_TAREFA PROPOSTA A:_ Por favor, extraia dos registros abaixo as linhas que começam na que contém "At what distance" e vão até o fim dos registros, reproduzindo-as sem nenhuma alteração. Inclua tanto a primeira quanto a última linha.

##### TEXTO EXTRAÍDO

Deste fato de não sermos bem nacionais em nosso país surgiu uma repercussão espiritual muito interessante e significativa: esta mentalidade flibusteira e liquidacionista, pela qual muitos perdem inteiramente todo o senso de responsabilidade para com o passado e o futuro da nação, não se percebem mais incluídos num organismo social de caráter eminentemente histórico, e, por causa disso, tratam o seu país como uma colônia de habitação transitória, da qual se quer obter apenas a máxima vantagem num golpe de fortuna, suceda o que suceder. Daí provém esta profunda instabilidade, que tem sido a constante de nossa evolução histórica, em que tudo fenece mal desabrocha, em que as mais preciosas tradições se arruínam antes de se formarem plenamente, e mal alcançam a existência embalsamada dos museus. E, como contragolpe, como reação frustra da consciência contra esta impotência e traição, surge, autêntico fruto do ressentimento, um complexo também muito interessante e significativo: o nacionalismo agressivo, eriçado, jacobino, verde-amarelo, isolacionista, petulante, declamatório, demagógico, doentio, pronto a exaltar todos os defeitos nacionais como a denigrir as qualidades mais evidentes de outros povos, improfícuo e estéril, e que vende a Pátria na primeira oportunidade. Tal sentimento tem inspirado não poucos movimentos de opinião entre nós.

Acontece, porém, que, nesta desadaptação do brasileiro com o meio, podemos destacar dois aspectos distintos. De um lado, vemos uma grande massa da população que, com esta sabedoria inconsciente e instintiva, vai procurando aos poucos tal adaptação, e, por vezes, até certo grau já a tem realizado. É daí que surgiu quanto tem havido de especificamente nosso e que faziam prever instituições, arte e etos nacionais. Mas, por outro lado vemos a constituição de umas pseudo-elites, de formação acosmística; inteiramente segregadas do ambiente físico e cultural, perfeitamente marginais em nossa evolução histórica, que tanto poderiam existir aqui, como em qualquer outra parte do mundo. Estas pseudo-elites interferiram naquela marcha orgânica de nosso povo, truncaram-na, frustraram-na, ao invés de a orientarem, como teriam feito verdadeiras elites, e, por isso, são responsáveis por toda esta desordem que agora se observa. Os membros destas pseudo-elites quiseram tirar um Brasil de suas cabeças, talhado pela bitola de suas idéias; e como a realidade viva opusesse resistências orgânicas a suas elaborações cerebrinas, eles passaram a odiá-la. Aí está a origem desta cisão, pela qual um brasil burocrático despreza, persegue e oprime o Brasil brasileiro, acusando-o de todos os males que padecemos, e considerando-se possuidor da ciência de todas as soluções.

##########
##### DADOS FORNECIDOS

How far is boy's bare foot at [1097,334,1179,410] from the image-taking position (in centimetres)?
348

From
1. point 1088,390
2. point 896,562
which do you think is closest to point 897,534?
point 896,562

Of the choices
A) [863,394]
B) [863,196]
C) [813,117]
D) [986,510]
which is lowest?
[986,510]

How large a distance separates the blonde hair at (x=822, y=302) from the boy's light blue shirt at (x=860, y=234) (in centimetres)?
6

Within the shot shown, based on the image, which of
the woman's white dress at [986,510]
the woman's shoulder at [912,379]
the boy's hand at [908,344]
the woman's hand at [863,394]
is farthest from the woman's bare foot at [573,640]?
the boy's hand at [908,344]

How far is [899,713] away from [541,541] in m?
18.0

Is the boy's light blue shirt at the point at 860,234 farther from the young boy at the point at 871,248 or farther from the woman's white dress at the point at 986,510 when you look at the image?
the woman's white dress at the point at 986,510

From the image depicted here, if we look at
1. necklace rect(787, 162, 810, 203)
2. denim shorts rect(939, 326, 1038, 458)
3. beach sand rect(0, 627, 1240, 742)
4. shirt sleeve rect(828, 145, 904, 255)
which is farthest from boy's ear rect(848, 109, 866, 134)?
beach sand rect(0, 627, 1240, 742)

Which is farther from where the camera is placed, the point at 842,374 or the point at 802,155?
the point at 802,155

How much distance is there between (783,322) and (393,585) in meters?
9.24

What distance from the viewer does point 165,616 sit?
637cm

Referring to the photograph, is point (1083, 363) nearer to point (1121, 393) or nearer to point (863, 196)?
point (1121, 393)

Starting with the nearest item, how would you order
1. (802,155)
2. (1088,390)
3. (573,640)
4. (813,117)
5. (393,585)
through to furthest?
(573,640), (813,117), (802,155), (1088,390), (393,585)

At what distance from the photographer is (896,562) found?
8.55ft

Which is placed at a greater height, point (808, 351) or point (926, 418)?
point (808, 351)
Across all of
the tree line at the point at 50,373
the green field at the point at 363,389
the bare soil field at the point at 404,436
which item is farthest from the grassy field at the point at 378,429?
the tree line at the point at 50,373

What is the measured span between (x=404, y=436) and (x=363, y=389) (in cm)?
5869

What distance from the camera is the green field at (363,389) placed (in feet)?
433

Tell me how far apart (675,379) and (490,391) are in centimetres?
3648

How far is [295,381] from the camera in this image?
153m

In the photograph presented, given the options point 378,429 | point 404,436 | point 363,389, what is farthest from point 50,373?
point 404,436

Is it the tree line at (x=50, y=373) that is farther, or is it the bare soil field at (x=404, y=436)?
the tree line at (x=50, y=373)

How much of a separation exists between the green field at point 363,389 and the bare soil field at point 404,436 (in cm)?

##########

_TAREFA PROPOSTA B:_ Dê continuidade ao texto sobre as pseudo-elites e a desadaptação do brasileiro ao seu meio, partindo da última frase apresentada.

_RESPOSTA DA TAREFA A:_
At what distance from the photographer is (896,562) found?
8.55ft

Which is placed at a greater height, point (808, 351) or point (926, 418)?
point (808, 351)
Across all of
the tree line at the point at 50,373
the green field at the point at 363,389
the bare soil field at the point at 404,436
which item is farthest from the grassy field at the point at 378,429?
the tree line at the point at 50,373

What is the measured span between (x=404, y=436) and (x=363, y=389) (in cm)?
5869

What distance from the camera is the green field at (363,389) placed (in feet)?
433

Tell me how far apart (675,379) and (490,391) are in centimetres?
3648

How far is [295,381] from the camera in this image?
153m

In the photograph presented, given the options point 378,429 | point 404,436 | point 363,389, what is farthest from point 50,373?
point 404,436

Is it the tree line at (x=50, y=373) that is farther, or is it the bare soil field at (x=404, y=436)?
the tree line at (x=50, y=373)

How much of a separation exists between the green field at point 363,389 and the bare soil field at point 404,436 (in cm)?

_RESPOSTA DA TAREFA B:_
Ocorreram-nos estas considerações quando, ainda a propósito da questão alimentar brasileira, vimos a sugestão do sr. Josué de Castro, Professor da Universidade do Distrito Federal, de ser aproveitada uma proposta do sr. Barbosa Lima Sobrinho, apresentada ao Conselho Federal do Comércio Exterior, em novembro do ano passado. Esta proposta aconselha a criação de uma Comissão e Conselho autárquicos da alimentação nacional, em cujo programa figurariam os seguintes pontos:

“a) mais equitativa divisão das terras, com o combate sistemático ao latifundismo, principalmente nas contingências em que grandes áreas cultiváveis permaneçam improdutivas nas vizinhanças dos grandes centros urbanos; b) combate à monocultura sem zonas de abastecimento circunvizinhas; c) aproveitamento fracional das terras circunvizinhas dos grandes centros urbanos para a agricultura de produtos alimentares, principalmente substâncias perecíveis corno frutas, legumes e verduras; d) mecanização intensiva de nossa lavoura”.

Como bem observa o comentarista econômico da Folha da Manhã, onde encontramos as informações acima, tudo isto foi tomado de empréstimo ao programa do Partido Comunista e “mostra a ignorância de seus autores em relação às condições ecológicas de nossa produção agrária”.

A ditadura do Instituto de Açúcar e do Álcool deixou-nos sem açúcar; a do Departamento Nacional do Café deu cabo do café; se vier a do Conselho Nacional de Alimentação, morreremos de fome.